This is a guest post by NZ Muse, a mid-20s writer who just completed a six-month trip around the world and lived to tell the tale. I took NZ Muse and her husband out for lunch in San Francisco when they stopped by. A lot of folks want to travel more for an extended period of time, but don’t because they’re either afraid they won’t have a job when they get back, don’t have the funds, or just fear extended travel in general. I feared taking a sabbatical because I didn’t want to risk making less since so much of my compensation comprised of a year end bonus. I also feared getting fired! NZ Muse’s travel is why I really enjoy Australian and New Zealand culture. They are much more relaxed about work and everything seems to always turn out alright!
When you make a life-changing decision, you generally expect some measure of shock and awe when you announce it to everyone you know. But due to the collective wanderlust that courses through the veins of most New Zealanders, the news that I was taking off to travel around the world for half a year didn’t make much more than a gentle splash.
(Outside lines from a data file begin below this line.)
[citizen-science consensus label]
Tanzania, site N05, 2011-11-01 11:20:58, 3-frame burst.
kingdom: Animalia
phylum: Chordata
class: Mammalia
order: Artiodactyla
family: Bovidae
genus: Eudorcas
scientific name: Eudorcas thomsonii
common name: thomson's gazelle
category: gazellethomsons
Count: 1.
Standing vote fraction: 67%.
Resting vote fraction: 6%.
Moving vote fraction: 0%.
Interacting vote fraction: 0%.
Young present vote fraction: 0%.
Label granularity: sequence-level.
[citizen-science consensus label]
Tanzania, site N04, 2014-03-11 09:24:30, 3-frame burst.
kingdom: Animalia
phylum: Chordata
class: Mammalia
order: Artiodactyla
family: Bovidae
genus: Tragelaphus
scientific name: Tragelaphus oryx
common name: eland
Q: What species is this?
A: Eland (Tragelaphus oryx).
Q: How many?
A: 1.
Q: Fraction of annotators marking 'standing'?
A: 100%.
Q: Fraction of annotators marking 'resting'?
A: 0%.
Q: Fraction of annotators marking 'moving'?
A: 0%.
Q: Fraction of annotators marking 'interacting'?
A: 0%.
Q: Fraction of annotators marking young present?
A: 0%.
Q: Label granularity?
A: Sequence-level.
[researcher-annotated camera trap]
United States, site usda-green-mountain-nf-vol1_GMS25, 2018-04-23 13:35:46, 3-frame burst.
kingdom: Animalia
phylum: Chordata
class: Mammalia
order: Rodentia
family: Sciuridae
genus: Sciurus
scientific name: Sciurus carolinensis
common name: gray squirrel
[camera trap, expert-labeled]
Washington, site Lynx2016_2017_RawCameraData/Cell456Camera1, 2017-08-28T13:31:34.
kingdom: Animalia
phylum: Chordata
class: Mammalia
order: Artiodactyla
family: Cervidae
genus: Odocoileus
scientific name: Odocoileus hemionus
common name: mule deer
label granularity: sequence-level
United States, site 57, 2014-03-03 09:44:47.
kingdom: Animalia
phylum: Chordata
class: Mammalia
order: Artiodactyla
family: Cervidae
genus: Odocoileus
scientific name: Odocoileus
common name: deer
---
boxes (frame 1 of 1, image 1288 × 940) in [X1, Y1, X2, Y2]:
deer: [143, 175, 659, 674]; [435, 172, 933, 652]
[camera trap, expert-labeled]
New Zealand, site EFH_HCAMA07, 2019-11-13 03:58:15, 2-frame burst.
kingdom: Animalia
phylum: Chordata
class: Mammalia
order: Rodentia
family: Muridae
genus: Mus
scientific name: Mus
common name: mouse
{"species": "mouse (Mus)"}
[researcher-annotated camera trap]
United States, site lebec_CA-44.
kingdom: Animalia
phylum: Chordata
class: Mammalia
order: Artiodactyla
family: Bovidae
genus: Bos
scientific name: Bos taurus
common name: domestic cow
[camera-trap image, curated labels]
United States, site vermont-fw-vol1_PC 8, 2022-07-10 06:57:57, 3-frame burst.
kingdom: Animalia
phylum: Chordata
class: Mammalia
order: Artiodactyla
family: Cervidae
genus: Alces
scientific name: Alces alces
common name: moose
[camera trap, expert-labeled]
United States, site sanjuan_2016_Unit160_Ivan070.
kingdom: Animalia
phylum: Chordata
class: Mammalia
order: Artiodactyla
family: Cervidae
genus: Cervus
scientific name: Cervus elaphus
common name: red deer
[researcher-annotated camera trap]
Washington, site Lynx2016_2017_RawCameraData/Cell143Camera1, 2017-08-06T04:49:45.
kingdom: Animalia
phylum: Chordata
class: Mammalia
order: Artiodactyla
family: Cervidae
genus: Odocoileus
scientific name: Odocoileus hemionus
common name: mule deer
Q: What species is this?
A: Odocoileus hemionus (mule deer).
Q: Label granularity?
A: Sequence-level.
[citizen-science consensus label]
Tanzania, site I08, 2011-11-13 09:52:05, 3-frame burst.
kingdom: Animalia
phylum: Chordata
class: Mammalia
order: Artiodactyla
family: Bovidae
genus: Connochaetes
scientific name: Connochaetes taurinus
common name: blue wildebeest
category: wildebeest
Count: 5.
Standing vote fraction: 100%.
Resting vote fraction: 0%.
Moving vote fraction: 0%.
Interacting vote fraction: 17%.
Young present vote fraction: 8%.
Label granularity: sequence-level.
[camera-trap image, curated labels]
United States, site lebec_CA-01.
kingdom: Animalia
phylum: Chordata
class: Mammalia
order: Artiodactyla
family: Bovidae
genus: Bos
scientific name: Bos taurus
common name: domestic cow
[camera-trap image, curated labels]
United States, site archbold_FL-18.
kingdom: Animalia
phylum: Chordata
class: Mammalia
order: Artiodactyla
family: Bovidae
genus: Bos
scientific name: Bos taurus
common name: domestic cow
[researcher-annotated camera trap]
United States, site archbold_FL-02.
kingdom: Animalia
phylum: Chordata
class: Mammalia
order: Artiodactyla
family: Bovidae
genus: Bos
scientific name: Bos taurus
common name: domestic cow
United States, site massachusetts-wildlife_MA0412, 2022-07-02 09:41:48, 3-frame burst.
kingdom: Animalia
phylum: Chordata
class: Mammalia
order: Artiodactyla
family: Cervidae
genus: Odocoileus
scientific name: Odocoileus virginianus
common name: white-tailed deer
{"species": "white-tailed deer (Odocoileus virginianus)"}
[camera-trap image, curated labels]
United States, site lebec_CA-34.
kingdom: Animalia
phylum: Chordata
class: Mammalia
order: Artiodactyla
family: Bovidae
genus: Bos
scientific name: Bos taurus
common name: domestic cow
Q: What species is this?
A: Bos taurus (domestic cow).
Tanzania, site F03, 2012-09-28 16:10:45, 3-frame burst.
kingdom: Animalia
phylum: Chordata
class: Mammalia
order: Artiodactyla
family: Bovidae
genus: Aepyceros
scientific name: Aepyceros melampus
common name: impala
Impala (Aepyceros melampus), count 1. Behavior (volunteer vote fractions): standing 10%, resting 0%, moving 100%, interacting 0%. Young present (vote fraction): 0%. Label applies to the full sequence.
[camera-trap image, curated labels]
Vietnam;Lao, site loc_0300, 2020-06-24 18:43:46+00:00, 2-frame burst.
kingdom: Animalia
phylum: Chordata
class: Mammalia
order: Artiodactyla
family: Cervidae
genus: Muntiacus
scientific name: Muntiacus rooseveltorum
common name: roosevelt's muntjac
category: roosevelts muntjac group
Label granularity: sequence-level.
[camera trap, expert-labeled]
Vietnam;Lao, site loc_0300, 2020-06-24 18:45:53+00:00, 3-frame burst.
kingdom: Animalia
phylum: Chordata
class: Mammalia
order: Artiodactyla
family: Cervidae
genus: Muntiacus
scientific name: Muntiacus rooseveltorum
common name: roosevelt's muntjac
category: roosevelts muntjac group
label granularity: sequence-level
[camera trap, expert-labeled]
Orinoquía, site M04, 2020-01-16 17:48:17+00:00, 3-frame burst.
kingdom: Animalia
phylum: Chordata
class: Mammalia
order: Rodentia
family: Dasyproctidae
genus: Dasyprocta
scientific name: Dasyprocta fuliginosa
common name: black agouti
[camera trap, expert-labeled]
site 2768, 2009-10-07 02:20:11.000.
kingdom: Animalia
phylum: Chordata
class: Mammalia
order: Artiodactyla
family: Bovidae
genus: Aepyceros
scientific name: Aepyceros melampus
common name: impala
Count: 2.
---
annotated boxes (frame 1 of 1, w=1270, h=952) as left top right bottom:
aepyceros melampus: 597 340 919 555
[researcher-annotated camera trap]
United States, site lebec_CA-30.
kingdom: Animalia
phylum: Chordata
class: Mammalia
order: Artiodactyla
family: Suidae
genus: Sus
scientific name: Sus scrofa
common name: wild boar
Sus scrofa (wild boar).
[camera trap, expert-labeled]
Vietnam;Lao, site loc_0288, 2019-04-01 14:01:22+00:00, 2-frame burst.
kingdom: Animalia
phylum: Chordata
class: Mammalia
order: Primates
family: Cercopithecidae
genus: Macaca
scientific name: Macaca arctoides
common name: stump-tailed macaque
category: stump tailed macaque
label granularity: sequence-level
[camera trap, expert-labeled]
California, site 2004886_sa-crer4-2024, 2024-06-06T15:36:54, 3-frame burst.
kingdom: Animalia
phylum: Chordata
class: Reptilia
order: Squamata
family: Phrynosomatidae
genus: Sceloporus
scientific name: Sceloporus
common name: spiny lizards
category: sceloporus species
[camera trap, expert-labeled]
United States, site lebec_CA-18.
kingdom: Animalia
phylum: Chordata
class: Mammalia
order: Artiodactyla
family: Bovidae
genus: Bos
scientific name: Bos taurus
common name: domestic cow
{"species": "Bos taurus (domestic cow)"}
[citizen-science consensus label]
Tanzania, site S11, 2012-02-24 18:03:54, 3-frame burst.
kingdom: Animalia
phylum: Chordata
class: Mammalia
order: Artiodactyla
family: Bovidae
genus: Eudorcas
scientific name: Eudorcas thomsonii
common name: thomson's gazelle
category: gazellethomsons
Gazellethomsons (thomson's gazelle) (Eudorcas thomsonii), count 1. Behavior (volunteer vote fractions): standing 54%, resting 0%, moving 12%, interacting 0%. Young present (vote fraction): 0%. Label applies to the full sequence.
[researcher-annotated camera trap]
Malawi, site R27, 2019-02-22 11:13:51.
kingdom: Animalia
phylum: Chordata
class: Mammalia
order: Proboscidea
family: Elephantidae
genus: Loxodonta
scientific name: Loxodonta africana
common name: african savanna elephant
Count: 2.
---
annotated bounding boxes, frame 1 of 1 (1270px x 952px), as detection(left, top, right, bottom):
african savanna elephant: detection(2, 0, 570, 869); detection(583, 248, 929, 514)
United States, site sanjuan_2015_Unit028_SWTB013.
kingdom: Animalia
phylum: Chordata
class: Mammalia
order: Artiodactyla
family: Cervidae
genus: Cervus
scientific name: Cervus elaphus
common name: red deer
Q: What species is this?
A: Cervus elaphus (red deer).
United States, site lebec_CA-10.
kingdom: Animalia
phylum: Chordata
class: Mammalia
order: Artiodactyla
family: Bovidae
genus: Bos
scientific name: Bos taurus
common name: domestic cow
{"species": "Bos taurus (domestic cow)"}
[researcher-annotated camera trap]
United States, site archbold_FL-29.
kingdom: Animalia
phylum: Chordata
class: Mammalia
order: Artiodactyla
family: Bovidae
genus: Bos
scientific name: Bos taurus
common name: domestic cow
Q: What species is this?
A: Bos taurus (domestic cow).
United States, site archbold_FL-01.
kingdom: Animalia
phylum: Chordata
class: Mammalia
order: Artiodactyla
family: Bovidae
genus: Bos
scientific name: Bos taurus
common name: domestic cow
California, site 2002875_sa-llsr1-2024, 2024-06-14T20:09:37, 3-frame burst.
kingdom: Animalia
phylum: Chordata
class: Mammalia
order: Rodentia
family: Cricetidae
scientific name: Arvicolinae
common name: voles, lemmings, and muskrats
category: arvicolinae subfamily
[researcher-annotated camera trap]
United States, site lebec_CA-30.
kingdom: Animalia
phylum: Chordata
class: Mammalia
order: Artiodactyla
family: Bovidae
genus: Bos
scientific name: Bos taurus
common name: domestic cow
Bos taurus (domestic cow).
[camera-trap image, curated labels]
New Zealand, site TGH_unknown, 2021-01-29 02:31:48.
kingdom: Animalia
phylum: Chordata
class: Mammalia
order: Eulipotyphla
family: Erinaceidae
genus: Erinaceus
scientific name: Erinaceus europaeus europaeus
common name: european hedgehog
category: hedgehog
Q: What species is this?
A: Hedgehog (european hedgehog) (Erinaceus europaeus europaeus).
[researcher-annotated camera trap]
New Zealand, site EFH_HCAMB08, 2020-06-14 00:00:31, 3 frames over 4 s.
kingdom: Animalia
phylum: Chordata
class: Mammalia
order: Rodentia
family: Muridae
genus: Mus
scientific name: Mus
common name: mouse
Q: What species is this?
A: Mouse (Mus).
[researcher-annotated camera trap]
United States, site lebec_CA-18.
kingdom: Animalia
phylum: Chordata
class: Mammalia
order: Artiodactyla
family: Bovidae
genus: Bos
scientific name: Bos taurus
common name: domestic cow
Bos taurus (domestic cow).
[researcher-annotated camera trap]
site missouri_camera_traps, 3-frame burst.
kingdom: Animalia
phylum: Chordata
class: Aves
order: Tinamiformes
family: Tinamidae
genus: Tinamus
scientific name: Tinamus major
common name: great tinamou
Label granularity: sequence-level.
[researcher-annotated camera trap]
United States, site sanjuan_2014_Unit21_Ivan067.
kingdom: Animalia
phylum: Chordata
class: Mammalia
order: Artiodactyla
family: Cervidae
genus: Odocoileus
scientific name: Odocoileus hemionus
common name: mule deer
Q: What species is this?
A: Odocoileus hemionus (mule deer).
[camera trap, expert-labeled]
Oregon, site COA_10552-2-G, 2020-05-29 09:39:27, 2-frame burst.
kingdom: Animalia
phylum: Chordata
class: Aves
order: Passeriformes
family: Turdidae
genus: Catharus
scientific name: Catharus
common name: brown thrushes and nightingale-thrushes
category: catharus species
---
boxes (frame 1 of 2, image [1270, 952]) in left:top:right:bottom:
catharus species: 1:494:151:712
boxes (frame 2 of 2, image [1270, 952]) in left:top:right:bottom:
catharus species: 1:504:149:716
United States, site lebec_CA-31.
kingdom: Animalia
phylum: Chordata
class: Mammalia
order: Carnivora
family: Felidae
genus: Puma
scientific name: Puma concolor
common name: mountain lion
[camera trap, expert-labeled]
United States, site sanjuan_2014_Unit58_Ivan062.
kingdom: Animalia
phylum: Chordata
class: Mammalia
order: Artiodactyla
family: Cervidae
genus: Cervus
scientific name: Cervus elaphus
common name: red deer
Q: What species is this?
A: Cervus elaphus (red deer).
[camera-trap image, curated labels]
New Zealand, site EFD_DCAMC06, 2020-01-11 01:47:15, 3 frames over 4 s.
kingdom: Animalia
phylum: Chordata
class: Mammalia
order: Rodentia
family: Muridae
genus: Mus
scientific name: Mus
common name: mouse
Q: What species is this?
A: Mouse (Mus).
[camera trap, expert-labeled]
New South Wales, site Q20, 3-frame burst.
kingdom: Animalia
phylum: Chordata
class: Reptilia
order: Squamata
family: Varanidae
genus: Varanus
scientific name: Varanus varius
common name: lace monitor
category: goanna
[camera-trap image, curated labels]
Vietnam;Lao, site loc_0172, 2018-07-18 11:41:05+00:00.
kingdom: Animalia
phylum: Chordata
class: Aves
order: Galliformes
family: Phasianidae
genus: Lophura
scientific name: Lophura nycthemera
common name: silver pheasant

American round-the-world bloggers usually speak of encountering serious pushback when they announce their plans to friends and family. For us, it was more like “About time!” or “Six months? Will that be long enough?”
In your 20s, farewell parties for friends going on their gap years are just as common as parties for birthdays, engagements, and anniversaries. I have plenty of friends who’ve already done their ‘OE‘ (Overseas Experience) and returned to New Zealand, and others who left for their gap year and still abroad a few years later.